Le débat a surtout porté sur les distinctions théoriques entre chacune de ces variantes de l’improvisation dont tout entrepreneur doit savoir faire preuve dans la conduite des activités quotidiennes de son entreprise. Avec un franc-parler apprécié, Pierre-André Julien a invité les jeunes chercheurs à examiner des aspects précis du processus entrepreneurial, de manière empirique, plutôt que de mener des études sur des concepts pas aussi nouveaux qu’ils le prétendent! Après 40 ans de travaux de recherche et une renommée internationale, monsieur Julien peut certes s’autoriser à reprendre ses jeunes collègues.

 

Table ronde 3 : Identité et perspectives de la recherche francophone en entrepreneuriat et PME

La troisième table ronde portait sur l’identité et les perspectives de la recherche francophone en entrepreneuriat et PME. Une comparaison entre les publications dans les revues savantes francophones et anglophones nous a permis d’observer l’émergence de nouveaux thèmes comme l’entrepreneuriat féminin et l’entrepreneuriat international.
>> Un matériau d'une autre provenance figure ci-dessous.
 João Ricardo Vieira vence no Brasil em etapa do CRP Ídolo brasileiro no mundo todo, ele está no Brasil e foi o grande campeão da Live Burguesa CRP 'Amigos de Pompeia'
On a pu voir qu’il existe un certain équilibre entre les différentes méthodes de recherche soit : les études de cas, les méthodes quantitatives, les méthodes qualitatives, et les autres méthodes, par exemple les réflexions théoriques. Si la recherche francophone est en expansion constante qui se reflète dans quelques publications, les chercheurs importants publient volontiers dans les revues savantes anglophones prestigieuses qui leur permettent d’accumuler des citations et des référencements. Il ne faut pas oublier que nous sommes ici dans l’univers de la recherche universitaire où règne l’obligation de publier dans des revues très restrictives dirigées par des pairs.

Table ronde 4 : Approches critiques en entrepreneuriat

La quatrième et dernière table ronde a certainement été la plus divertissante. Elle portait sur les approches critiques en entrepreneuriat : facettes et enjeux pour la communauté des chercheurs francophones. Nous avons pu obtenir diverses descriptions des principales méthodes qui remettent en cause les vérités implicites du discours managérial. Il est apparu au cours des débats que la problématique du pouvoir et du contrôle c’est-à-dire l’identification des dominations et des rapports de pouvoir était certainement au cœur de toutes les méthodes critiques et permettait de distinguer celles-ci des approches traditionnelles.

Qu’il s’agisse de déconstruire les évidences, d’adopter une posture de réflexivité, de confronter les rationalités multiples ou de dévoiler les conséquences des discours dominants, la critique consiste toujours à identifier l’idéologie sous-jacente aux récits sur la figure héroïque de l’entrepreneur tout-puissant, innovateur, mais aussi quelquefois narcissique, voire asocial. Cette critique comporte également un côté positif lorsqu’elle met en évidence le fait que les entrepreneurs ne cherchent pas seulement à maximiser leur profit, mais aussi à se réaliser comme personnes uniques, à s’émanciper de contraintes sociales et même à être porteur d’une certaine subversion. Si les référents de ces courants de pensée sortent un peu de l’ordinaire des théories de la gestion, c’est qu’on y rencontre souvent des philosophes, des sociologues et d’autres représentants des sciences humaines. À la limite, la figure héroïque de l’entrepreneur peut être culpabilisante puisque « si tu as vraiment la fibre tu persistes et tu réussis ! » C’est du moins le discours officiel.